When I minimize this window, the first time it makes a noise like a poof, that is just like a small, quiet version of turning a TV off going into power save mode. The window has to be up a while - it only does it once in a while, and never happens in fast repeated minimize-restore successions.

Incedetally, the monitor is mostly white (/.'s color scheme) and gets filled with win98's default green when I minimize. I think the difference in colors is key...

Wow!!!! (4, Informative)

FreeLinux (555387) | more than 11 years ago | (#5395468)

I'm amazed at the number of answers from the "Slashdot experts" and yet I don't see the correct one yet.

The noise you hear is actually fairly simple to explain. First of all, people should realize that this is not RF noise coming through the speaker, as you tried to explain. This is a noise generated by the vibration of a system component.

Your graphics card is the culprit. Remember that your hardware is full of clocks(vibrating crystals) and switches(transistors). These microscopic components move or vibrate at very high frequencies. Vibration creates noise, as we all know. But, the vibrations(or frequencies) change when the image on the screen changes. Certain colors and certain movements on the screen create frequecies that are perceptible to human hearing and you hear a slight buzz or high pitched whine form your video card.

If you want to test my answer, try changing the frequencies for your display and you will hear the sound come and go. You will also notice the pitch will change when different frequency setting are used.

Some hardware is less prone to this because of thicker cladding or more secure mountings but, they all do it. It's just that some equipment is louder than others.

transformer windings (1)

TheGratefulNet (143330) | more than 11 years ago | (#5395605)

usually in dc-dc converters there are transformers. and those windings will hum when a load is put thru them.

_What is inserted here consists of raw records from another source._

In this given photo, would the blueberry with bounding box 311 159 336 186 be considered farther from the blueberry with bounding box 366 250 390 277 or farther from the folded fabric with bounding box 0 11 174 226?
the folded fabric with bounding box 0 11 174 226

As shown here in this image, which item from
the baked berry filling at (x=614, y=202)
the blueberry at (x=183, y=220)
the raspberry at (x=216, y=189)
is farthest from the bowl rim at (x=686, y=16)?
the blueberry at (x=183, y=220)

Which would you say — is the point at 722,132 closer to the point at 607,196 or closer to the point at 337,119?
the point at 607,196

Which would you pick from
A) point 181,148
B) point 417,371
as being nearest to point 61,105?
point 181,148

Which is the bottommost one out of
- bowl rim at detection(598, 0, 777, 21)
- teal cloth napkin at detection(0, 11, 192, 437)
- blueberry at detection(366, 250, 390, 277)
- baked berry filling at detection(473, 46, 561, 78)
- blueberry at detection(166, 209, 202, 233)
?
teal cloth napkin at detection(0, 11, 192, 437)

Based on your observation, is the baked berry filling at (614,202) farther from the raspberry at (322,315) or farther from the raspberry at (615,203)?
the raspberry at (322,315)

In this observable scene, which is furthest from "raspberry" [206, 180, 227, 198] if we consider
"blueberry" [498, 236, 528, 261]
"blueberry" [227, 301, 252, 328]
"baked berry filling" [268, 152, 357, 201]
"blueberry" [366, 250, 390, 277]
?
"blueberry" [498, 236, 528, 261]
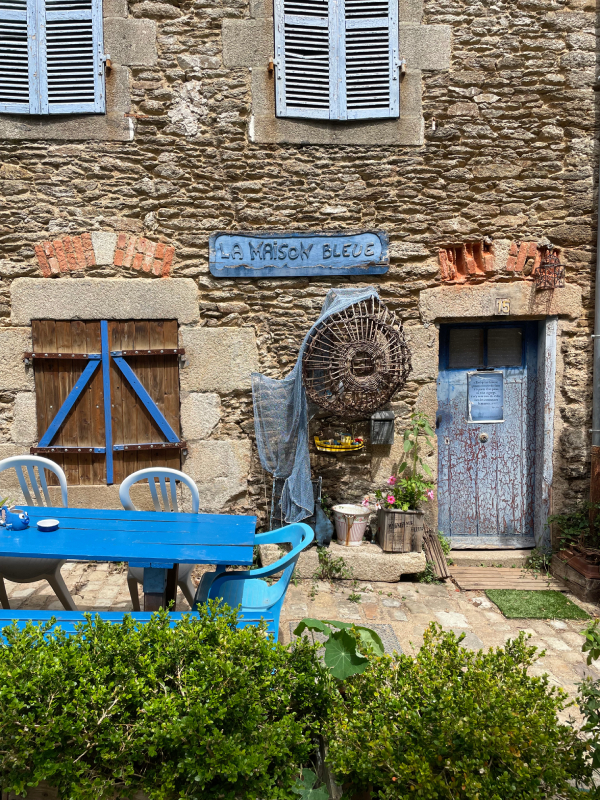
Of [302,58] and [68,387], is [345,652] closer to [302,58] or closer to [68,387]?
[68,387]

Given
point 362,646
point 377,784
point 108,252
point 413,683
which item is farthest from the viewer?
point 108,252

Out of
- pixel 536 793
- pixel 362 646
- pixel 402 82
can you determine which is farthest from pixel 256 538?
pixel 402 82

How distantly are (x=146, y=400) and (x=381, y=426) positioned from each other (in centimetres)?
176

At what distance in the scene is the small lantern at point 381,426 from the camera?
4480 mm

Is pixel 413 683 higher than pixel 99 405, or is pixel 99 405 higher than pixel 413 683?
pixel 99 405

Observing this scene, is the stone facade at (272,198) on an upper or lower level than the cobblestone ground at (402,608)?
upper

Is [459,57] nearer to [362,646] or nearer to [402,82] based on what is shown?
[402,82]

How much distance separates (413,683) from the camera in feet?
6.21

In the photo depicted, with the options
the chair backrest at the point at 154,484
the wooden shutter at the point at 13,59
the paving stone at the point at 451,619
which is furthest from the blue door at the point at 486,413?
the wooden shutter at the point at 13,59

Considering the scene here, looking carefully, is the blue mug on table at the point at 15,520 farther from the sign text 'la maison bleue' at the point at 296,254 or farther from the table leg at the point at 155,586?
the sign text 'la maison bleue' at the point at 296,254

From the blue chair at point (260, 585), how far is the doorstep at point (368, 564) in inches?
47.1

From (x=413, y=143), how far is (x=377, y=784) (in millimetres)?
4120

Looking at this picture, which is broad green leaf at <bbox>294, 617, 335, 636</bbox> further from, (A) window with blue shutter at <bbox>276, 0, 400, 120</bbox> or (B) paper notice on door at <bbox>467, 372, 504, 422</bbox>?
(A) window with blue shutter at <bbox>276, 0, 400, 120</bbox>

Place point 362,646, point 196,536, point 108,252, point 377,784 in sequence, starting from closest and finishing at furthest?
point 377,784
point 362,646
point 196,536
point 108,252
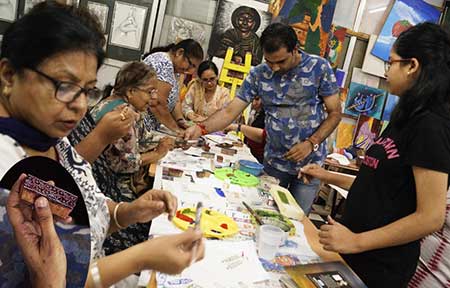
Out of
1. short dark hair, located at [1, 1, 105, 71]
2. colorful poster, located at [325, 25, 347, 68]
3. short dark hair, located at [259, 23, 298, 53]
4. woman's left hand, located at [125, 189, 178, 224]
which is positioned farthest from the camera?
colorful poster, located at [325, 25, 347, 68]

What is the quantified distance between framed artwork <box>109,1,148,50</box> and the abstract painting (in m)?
3.05

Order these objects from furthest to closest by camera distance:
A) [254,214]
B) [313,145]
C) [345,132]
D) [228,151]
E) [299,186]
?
[345,132]
[228,151]
[299,186]
[313,145]
[254,214]

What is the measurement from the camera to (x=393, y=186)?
133 cm

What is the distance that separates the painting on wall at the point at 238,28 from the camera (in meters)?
4.36

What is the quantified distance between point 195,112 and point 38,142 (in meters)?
3.09

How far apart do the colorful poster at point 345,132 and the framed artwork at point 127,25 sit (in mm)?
2803

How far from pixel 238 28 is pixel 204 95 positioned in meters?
1.09

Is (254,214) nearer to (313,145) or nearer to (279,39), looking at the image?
(313,145)

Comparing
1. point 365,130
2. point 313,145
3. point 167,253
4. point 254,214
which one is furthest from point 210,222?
point 365,130

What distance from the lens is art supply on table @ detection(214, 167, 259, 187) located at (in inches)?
79.0

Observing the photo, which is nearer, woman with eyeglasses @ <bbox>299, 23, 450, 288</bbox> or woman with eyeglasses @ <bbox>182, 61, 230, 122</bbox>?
woman with eyeglasses @ <bbox>299, 23, 450, 288</bbox>

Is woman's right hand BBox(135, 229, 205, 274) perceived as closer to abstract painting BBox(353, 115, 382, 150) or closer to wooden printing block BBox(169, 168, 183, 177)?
wooden printing block BBox(169, 168, 183, 177)

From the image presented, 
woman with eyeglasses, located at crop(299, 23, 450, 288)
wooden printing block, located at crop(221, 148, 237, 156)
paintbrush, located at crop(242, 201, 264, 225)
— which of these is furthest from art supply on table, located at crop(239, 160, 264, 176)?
woman with eyeglasses, located at crop(299, 23, 450, 288)

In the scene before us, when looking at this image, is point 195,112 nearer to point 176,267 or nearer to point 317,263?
point 317,263
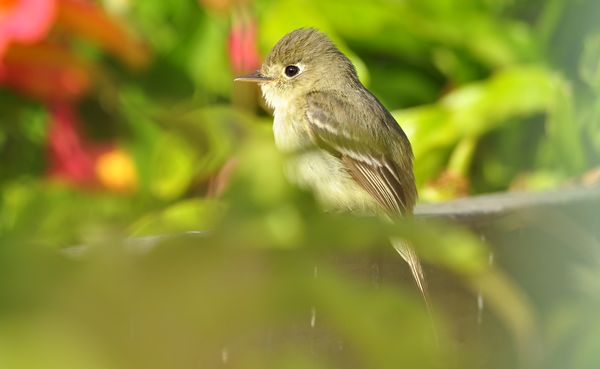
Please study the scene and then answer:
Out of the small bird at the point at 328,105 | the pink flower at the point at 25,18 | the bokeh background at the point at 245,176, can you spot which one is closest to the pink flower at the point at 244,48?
the bokeh background at the point at 245,176

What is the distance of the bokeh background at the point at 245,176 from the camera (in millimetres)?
176

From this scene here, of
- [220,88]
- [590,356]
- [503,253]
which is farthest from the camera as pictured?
[220,88]

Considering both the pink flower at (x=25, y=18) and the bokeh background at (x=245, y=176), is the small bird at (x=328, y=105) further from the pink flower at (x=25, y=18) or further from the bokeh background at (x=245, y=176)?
the pink flower at (x=25, y=18)

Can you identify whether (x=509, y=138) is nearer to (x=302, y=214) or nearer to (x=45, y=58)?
(x=45, y=58)

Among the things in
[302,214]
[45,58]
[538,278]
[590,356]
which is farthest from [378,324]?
[45,58]

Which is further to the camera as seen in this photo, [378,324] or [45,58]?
[45,58]

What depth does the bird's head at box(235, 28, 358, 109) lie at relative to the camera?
108 centimetres

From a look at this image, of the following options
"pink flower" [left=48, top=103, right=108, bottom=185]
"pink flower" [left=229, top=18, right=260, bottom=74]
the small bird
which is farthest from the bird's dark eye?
"pink flower" [left=48, top=103, right=108, bottom=185]

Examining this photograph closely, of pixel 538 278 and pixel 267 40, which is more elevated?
pixel 267 40

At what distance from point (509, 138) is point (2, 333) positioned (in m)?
1.48

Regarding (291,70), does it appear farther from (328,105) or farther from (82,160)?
(82,160)

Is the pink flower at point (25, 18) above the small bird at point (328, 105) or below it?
above

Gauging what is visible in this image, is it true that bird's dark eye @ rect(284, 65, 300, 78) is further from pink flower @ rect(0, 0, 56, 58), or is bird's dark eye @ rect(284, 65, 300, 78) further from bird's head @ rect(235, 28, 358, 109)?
pink flower @ rect(0, 0, 56, 58)

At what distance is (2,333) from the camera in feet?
0.53
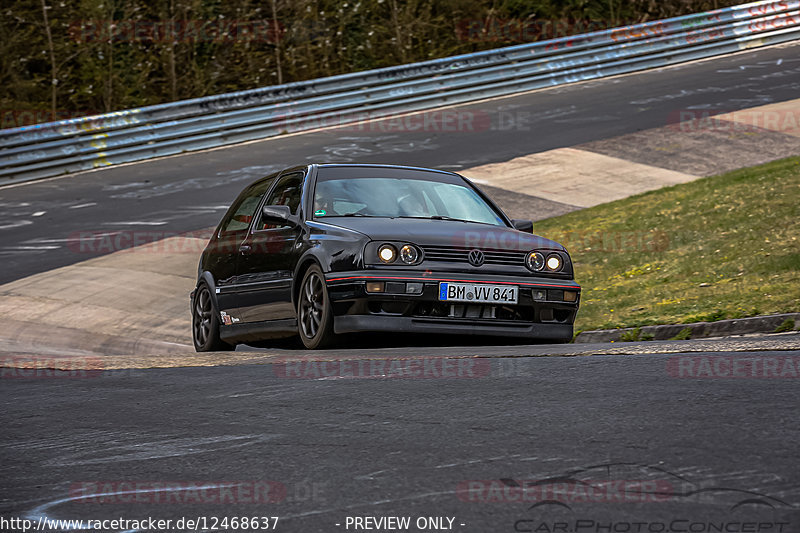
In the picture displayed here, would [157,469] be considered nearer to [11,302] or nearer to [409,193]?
[409,193]

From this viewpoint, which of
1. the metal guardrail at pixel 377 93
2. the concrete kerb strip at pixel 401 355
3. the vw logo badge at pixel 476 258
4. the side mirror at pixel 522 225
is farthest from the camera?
the metal guardrail at pixel 377 93

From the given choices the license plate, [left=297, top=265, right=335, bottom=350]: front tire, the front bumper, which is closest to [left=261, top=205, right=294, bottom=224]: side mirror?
[left=297, top=265, right=335, bottom=350]: front tire

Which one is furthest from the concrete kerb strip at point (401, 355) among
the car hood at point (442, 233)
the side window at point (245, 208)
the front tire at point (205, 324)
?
the side window at point (245, 208)

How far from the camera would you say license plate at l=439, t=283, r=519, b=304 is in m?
7.69

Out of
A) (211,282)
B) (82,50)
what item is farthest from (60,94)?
(211,282)

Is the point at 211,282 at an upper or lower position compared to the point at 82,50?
lower

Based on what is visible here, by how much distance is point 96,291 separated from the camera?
12.8m

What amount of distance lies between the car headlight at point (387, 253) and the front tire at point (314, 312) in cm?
44

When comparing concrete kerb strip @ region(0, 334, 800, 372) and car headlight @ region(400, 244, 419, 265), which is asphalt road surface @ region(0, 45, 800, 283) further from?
car headlight @ region(400, 244, 419, 265)

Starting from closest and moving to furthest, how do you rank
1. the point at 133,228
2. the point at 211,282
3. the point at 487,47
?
1. the point at 211,282
2. the point at 133,228
3. the point at 487,47

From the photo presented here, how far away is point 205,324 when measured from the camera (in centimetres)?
1003

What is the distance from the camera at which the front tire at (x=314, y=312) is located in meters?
7.74

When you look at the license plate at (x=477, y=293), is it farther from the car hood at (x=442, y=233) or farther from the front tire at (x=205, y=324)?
the front tire at (x=205, y=324)

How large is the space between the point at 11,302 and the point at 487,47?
57.4 ft
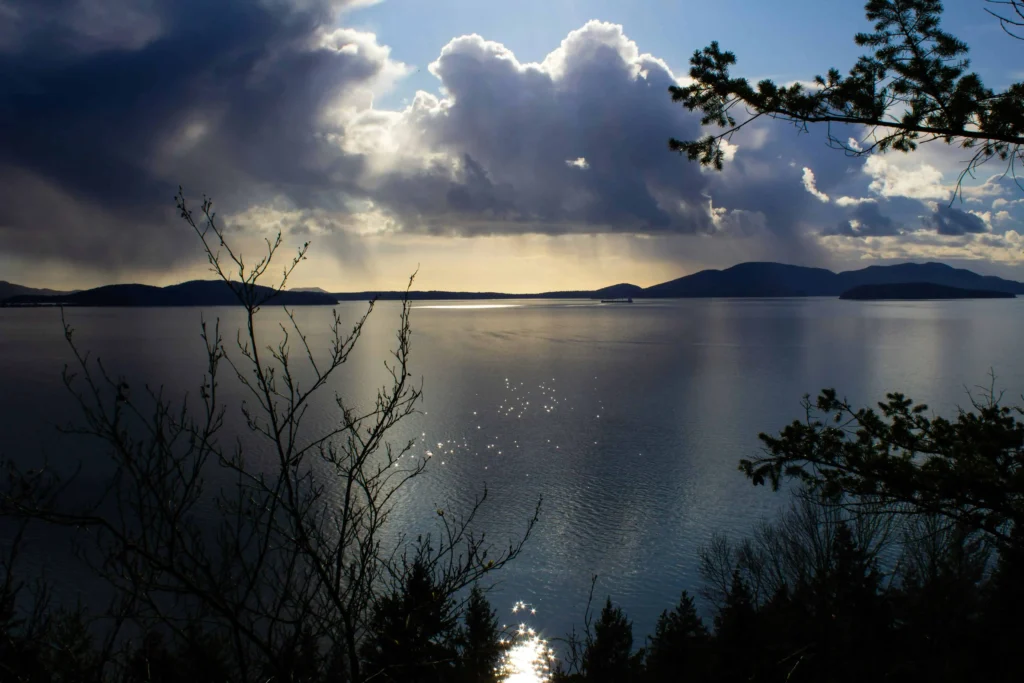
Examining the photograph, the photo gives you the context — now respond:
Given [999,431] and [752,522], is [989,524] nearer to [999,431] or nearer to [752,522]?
[999,431]

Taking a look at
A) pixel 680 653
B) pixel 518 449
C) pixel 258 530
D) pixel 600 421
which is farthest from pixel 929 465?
pixel 600 421

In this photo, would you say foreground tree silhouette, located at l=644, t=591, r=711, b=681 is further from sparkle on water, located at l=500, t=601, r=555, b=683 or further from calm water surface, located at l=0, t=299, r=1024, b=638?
calm water surface, located at l=0, t=299, r=1024, b=638

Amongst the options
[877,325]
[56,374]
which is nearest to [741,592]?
[56,374]

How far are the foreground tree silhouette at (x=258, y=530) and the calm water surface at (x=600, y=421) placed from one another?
186 cm

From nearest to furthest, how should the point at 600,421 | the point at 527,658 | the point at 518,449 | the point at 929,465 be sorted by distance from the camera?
the point at 929,465, the point at 527,658, the point at 518,449, the point at 600,421

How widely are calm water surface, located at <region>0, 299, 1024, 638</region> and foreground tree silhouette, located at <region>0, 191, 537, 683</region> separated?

for an lcd (at least) you need a big step-up voltage to drive the backlight. on my dell laptop I hear noise near the keyboard area and I think its due to a dc-dc converter showing some signs of age (it didn't make much noise when it was brand new).

If you... (4, Funny)

psyconaut (228947) | more than 11 years ago | (#5395669)

...bury you TiBook in the forest and leave it there....does it still make screen redraw noises? ;-)

Would someone read the post please? (0)

Anonymous Coward | more than 11 years ago | (#5395828)

If one more person mentions the sound card I'm going to scream. READ THE POST! He disconnected his speaker, gone, killed it, no speakers at all!
Now that we know it is physically impossible for the SOUND CARD to generate the sound then we can look in other areas.

I have also noticed this event in all my PC's. I have always attributed it to the fact that the monitor is changing how the guns work, however as it seems to also happen with LCDs I'd have to agree with the capacitor posts.

Do you get the same sound with the monitor turned off? If not then it is the monitor. If it is still there then its most likely a result of the capacitors. Could there be 2 distinct noises? 1 from the monitor and 1 from the capacitors?

Another thought, try using a smaller font. :P

well... (1)

silicon1 (324608) | more than 11 years ago | (#5395937)

I know when I turn off the external speakers on my stereo and unplug my headphones from it, turn up the volume all the way on my stereo system; I can hear the music coming from the amplifier without any speakers, maybe this is related?

Not necessarily just the hardware (1)

Glass of Water (537481) | more than 11 years ago | (#5396028)

I have this problem with my Dell Latitude c600's LCD. Under windows, I get the quiet grinding noize mentioned by some earlier posts whenever moving smething on the screen.

However, on RH 8.0, using X windows or without, the screen emits a fairly loud buzz that only goes away when something on the screen is moving.

I don't know if I have especially good ears. I suspect I don't, but this buzz is maddening.

So the point is, you might be able to attribute some of the noise your monitor makes to the driver, the refresh rate (though changing it hasn't worked for me) or some factor of the driver.

TV and Movies (1)

huh_ (53063) | more than 11 years ago | (#5396098)

Just be thankful its not as loud as on TV or in movies. The screen beeps or makes some kind of noise for everything.